Mapping human visual representations by deep neural networks
Speaker: Kandan Ramakrishnan; Intelligent Sensory Information Systems, UvA, Netherlands
Authors: H.Steven Scholte; Department of Psychology, Brain and Cognition, UvA, Netherlands, Arnold Smeulders, Intelligent Sensory Information Systems, UvA, Netherlands, Sennay Ghebreab; Intelligent Sensory Information Systems, UvA, Netherlands
A number of recent studies have shown that deep neural networks (DNN) map to the human visual hierarchy. However, based on a large number of subjects and accounting for the correlations between DNN layers, we show that there is no one-to-one mapping of DNN layers to the human visual system.

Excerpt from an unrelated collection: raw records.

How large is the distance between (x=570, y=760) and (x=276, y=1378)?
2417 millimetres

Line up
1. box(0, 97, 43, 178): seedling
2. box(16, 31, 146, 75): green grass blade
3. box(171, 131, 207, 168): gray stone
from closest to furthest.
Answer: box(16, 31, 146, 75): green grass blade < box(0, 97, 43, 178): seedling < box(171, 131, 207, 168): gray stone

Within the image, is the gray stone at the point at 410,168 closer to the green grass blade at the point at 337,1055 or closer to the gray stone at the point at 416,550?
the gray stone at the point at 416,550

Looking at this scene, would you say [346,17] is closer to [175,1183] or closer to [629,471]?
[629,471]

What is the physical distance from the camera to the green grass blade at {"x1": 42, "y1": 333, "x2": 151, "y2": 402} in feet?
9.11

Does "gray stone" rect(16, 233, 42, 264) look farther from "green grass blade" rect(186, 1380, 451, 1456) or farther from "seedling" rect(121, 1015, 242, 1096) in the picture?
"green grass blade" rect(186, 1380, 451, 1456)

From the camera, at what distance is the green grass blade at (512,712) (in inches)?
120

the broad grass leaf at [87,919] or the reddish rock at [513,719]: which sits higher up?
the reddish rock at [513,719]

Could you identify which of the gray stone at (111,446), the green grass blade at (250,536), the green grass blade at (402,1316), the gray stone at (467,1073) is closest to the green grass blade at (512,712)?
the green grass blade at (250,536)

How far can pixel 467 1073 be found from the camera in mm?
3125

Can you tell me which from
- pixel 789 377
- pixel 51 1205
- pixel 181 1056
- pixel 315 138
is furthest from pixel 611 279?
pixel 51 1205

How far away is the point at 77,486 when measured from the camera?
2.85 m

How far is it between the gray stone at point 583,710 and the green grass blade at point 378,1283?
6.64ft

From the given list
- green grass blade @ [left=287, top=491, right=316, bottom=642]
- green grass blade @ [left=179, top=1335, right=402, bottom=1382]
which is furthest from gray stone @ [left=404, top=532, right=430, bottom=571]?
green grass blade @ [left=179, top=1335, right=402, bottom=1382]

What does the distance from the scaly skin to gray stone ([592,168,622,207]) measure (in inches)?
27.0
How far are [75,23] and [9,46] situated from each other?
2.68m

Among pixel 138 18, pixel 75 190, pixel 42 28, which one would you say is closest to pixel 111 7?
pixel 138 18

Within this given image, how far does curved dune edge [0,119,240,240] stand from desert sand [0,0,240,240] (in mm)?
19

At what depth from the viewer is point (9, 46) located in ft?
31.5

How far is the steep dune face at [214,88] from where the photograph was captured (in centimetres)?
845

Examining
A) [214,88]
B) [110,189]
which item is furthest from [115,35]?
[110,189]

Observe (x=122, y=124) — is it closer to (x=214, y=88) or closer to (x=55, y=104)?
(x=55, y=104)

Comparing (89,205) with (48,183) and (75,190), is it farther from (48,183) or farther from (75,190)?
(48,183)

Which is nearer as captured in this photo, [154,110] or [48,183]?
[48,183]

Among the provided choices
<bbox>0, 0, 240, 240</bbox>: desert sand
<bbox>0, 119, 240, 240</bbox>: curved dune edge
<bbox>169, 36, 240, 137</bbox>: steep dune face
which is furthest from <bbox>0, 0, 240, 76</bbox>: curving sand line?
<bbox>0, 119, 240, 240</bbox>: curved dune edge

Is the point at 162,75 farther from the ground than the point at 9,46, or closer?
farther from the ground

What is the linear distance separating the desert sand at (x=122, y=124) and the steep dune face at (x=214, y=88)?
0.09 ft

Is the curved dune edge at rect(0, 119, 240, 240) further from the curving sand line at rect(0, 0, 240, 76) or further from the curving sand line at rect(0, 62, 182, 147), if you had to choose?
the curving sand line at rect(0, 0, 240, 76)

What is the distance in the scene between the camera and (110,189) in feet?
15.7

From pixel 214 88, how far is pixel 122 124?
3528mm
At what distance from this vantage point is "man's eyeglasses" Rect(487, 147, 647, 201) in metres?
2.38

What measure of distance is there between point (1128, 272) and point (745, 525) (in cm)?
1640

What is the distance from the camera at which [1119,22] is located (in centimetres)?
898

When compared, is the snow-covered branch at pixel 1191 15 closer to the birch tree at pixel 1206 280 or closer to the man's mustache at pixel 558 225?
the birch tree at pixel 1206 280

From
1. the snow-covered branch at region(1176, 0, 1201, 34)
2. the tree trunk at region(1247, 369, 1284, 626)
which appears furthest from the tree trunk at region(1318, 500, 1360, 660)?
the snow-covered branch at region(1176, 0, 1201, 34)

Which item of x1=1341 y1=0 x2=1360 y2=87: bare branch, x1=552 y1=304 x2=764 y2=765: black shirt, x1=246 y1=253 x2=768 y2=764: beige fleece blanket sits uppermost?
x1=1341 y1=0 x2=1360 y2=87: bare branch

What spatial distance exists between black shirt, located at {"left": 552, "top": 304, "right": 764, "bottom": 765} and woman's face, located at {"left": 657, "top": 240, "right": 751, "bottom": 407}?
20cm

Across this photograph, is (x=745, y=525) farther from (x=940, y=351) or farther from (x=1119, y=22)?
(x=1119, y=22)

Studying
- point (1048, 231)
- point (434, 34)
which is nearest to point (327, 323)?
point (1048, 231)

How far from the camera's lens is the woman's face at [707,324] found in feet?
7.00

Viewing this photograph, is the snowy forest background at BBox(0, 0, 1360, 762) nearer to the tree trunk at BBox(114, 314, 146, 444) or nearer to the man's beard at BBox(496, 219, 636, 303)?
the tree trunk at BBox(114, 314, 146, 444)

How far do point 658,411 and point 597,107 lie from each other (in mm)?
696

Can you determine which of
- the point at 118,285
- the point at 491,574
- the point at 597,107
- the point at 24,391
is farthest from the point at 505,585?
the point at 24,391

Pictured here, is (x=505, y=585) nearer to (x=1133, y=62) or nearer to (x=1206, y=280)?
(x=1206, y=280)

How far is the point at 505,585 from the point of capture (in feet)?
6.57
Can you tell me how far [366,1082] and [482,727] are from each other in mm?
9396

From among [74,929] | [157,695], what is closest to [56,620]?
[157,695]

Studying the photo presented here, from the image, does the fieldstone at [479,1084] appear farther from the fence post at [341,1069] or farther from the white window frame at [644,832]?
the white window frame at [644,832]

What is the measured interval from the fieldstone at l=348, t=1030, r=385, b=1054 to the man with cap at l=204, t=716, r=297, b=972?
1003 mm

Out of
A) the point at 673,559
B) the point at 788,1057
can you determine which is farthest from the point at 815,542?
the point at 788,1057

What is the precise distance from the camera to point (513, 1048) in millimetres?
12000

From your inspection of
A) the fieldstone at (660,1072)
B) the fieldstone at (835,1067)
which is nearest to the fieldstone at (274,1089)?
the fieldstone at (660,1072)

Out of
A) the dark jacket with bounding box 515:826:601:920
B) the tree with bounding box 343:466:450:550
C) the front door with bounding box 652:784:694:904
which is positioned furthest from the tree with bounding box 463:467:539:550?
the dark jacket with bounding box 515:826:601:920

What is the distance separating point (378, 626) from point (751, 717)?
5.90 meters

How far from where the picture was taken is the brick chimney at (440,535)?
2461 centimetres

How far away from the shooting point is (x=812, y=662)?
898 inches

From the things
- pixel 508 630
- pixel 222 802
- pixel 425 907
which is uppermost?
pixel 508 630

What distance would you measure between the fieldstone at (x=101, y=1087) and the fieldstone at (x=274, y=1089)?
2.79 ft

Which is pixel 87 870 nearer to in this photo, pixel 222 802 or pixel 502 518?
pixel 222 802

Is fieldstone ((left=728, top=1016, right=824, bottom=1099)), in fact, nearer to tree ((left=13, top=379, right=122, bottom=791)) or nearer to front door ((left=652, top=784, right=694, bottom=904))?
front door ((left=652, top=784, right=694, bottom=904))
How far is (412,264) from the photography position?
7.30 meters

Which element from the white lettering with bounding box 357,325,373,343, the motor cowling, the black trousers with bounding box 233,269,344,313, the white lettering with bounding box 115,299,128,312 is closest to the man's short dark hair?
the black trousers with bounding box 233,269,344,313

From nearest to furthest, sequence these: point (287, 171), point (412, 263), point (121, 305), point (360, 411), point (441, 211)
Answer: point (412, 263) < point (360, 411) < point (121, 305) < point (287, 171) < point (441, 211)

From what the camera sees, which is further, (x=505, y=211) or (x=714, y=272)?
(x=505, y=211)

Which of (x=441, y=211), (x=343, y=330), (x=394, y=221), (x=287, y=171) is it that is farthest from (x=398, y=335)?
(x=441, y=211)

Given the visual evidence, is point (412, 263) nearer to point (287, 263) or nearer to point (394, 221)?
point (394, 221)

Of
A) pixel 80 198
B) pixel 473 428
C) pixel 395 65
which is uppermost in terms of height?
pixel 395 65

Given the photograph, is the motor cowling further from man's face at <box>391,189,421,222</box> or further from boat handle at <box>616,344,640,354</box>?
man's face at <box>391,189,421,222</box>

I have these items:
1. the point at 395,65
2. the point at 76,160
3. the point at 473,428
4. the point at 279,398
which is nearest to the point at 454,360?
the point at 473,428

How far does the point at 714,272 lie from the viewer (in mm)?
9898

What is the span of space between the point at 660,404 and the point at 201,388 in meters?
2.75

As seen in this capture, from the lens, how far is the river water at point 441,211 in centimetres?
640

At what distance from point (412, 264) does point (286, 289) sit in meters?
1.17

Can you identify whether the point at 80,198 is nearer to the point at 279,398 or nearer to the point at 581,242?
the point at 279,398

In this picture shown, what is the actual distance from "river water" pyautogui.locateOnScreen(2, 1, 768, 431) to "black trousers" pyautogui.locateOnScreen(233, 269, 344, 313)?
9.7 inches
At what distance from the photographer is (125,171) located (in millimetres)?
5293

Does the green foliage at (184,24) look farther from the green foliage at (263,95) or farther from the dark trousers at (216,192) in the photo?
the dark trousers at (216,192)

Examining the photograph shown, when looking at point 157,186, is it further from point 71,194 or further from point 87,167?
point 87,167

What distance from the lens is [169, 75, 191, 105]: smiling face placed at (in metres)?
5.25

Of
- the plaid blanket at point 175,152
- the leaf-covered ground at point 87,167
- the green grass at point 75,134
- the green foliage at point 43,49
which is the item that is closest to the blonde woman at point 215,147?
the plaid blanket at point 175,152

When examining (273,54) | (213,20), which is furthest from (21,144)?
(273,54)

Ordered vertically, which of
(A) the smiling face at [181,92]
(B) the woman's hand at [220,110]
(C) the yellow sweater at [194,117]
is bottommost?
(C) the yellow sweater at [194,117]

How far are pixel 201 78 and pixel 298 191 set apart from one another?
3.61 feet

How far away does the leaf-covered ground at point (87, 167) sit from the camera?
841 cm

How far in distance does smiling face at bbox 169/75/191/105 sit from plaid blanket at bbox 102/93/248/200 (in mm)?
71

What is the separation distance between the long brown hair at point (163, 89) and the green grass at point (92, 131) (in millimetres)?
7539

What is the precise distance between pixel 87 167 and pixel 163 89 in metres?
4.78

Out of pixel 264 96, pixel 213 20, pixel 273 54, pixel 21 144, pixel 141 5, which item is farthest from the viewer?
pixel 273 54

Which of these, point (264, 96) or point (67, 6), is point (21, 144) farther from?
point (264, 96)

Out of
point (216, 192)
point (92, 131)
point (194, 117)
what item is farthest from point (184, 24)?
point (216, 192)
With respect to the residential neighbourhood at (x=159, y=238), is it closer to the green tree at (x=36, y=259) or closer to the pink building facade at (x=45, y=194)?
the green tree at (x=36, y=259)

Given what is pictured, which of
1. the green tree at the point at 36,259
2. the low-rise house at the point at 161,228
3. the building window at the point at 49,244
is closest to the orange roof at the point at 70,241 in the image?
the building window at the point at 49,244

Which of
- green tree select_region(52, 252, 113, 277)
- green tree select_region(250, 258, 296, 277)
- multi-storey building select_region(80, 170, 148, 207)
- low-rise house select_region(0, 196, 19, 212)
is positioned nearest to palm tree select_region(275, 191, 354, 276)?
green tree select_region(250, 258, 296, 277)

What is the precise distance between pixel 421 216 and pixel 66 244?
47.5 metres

This suggests that the depth of DNN, which is also critical to its impressive performance in object recognition, has to be investigated for its role in explaining brain responses. On the basis of EEG data collected from a large set of natural images we analyzed different DNN architectures – a 7 layer, 16 layer and a 22 layer DNN network using weibull distribution for the representations at each layer. We find that the DNN architectures reveal temporal dynamics of object recognition, with early layers driving responses earlier in time and higher layers driving the responses later in time. Surprisingly the layers from the different architectures explain brain responses to a similar degree. However, by combining the representations of the DNN layers we observe that in the higher brain areas we explain more brain activity. This suggests that the higher areas in the brain are composed of multiple non-linearities that are not captured by the individual DNN layers. Overall, while DNNs form a highly promising model to map the human visual hierarchy, the representations in the human brain go beyond the simple one-to-one mapping of the DNN layers to the human visual hierarchy.